To explain Utilitarianism frankly, it is the idea that moral value of an action is determined solely by its usefulness is maximizing utility, or minimising negative utility; utility being the grounds for pleasure or preference. It is considered a form of consequentialism, as it does in a way indicate the belief that an ethical decision should always be made for the benefit of a greater number, rather than for the one.
In terms of consequences, Utilitarianism would be considered a moral belief that depends greatly on consequences, as said before it is essentially a consequential argument. To give further support to this, Jeremy Bentham’s Utilitarianism was intended to be an absolutist view, meaning that for Utilitarian beliefs to be put into an ethical dilemma, the circumstances would be very important on making a decision, thus also making the consequences important as well.
Happiness also plays a big part in Utilitarianism, as Jeremy Bentham described the idea himself as “the greatest happiness principle”, meaning that he believed that an ethical decision should always lead to the greatest amount of happiness for the greatest number of people.
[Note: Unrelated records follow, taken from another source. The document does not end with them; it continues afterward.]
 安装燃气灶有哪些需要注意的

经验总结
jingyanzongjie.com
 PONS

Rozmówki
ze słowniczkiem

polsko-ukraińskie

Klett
For example, if a man was given the decision to have 10 million pounds to himself or split the money so that he and 9 other people all got 1 million each, Utilitarianism (or the greatest happiness principle) would suggest that he chose the latter option of splitting the money, as it would lead to greater happiness amongst a greater number. Utilitarianism also takes a lot of it’s criteria from hedonism, as “the greatest happiness principle” relies on something called ‘the hedonic calculus’; which Bentham thought all people must use before deciding the utility of the act of dilemma in question. The hedonic calculus works through different areas of pleasure and happiness (its extent, its duration, its intensity etc) to determine the best outcome from a Utilitarian view.
The main thing that separates Utilitarianism from general consequentialism is really that it follows the “what you want, not what you need” principle. For example, if a group of starving people were offered either water or chocolate, but not both, the chocolate would result in greater pleasure, however the water would keep them alive longer and is a necessity. By Utilitarian rules, the people would choose the chocolate and die. Also, due to the association with hedonism, it could also be argued that Utilitarianism encourages drug use, as some drugs are commonly seen as a source of pleasure. Although Utilitarianism seems to have a connection with relativism, I don’t think that it can be a particularly useful theory, as it doesn’t particularly follow any kind of civilised structure, just pleasure and happiness.
Despite my opinion of Utilitarianism, it does reflect the kind of ethical world we live in today. Even though there may be millions and millions of people in western countries like the UK and USA that live somewhat pleasurable and happy lives, there are still hundreds of thousands that are dying of starvation in other more deprived countries. This is where Utilitarianism can be questioned, as it does, to an extent, kind of reject the concept of charity.